Często zdarzało się, że widywałam syna tylko w weekendy. W dni powszednie wychodziła wcześnie rano i przychodziła późno w nocy, kiedy już spał. Od najmłodszych lat dzieciak był bardziej przywiązany do babci, a nie do mnie, własnej matki. A pierwsze słowo „matka” skierował wcale nie do mnie, ale do niej.

To był dla mnie prawdziwy cios...

Podzieliłam się swoimi doświadczeniami z mężem. Ale nie widział w tym żadnego problemu: „Wiesz, mama chce nam pomóc. Powinniśmy być jej wdzięczni!” Ale jak mam podziękować kobiecie, która na moich oczach odbiera mi prawo do bycia matką?
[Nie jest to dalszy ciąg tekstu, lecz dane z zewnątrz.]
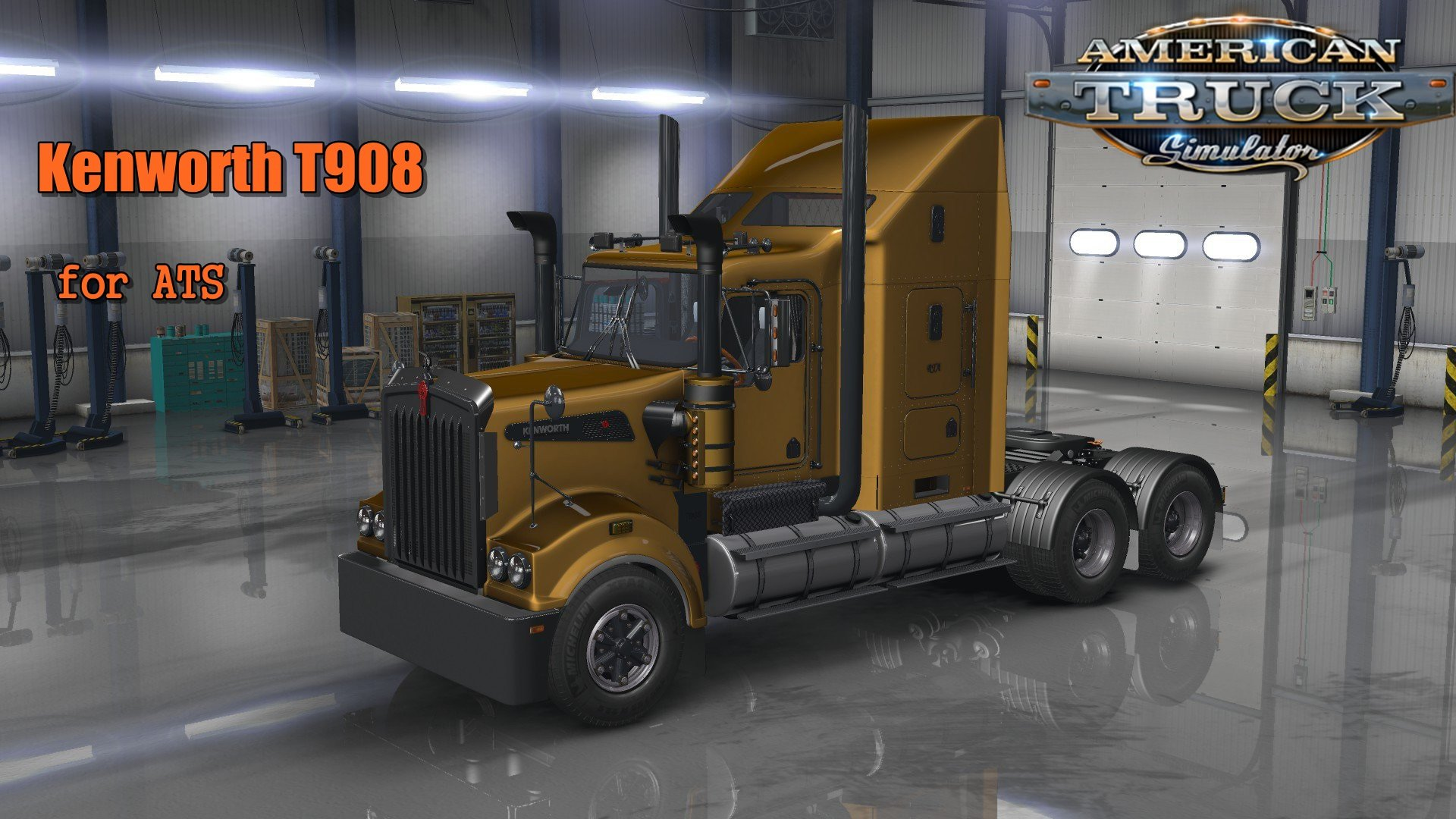 Kenworth T908 For Ats 187 American Truck Simulator Mods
Od samego początku manipulowała swoim synem, aby ten traktował mnie wedle woli matki. Byłam przez nią kontrolowana, obwiniana o wszystko, co nie wyszło jej synowi od czasu, gdy staliśmy się parą. Ta kobieta sprawdzała nawet, ile zarabiam! To mnie wyczerpało na tyle, że mając dziecko na rękach, złożyłam pozew o rozwód. Mąż i teściowa próbowali odebrać mi synka, ale przegrali w sądzie z kretesem.

Teraz mam ogromny problem, bo ta baba chyba namieszała mojemu dziecku w głowie! Żmija! Nie wiem, co się stało i dlaczego syn nie chce ze mną rozmawiać. Czuje się opuszczona i odrzucona. Może powinnam porozmawiać z synem i zapytać, o co chodzi? Może zrobiliśmy coś, co go zirytowało...

Czuję się opuszczona i zdradzona, bo przez wiele lat starałam się nie wdawać w dyskusję z teściową, a teraz okazuje się, że syn i ona mają jakąś tajemnicę, którą ukrywają przede mną.

Nie wiem, jak miałabym teraz działać i co robić. Czuję się osamotniona i zraniona, a jednocześnie ciekawa, co takiego ukrywają przede mną.

Muszę zrobić porządek z moimi emocjami i spróbować zdobyć jak najwięcej informacji na ten temat, żeby zrozumieć, co się dzieje. Mam nadzieję, że to tylko jakiś nieporozumienie i uda się jakoś to wyjaśnić.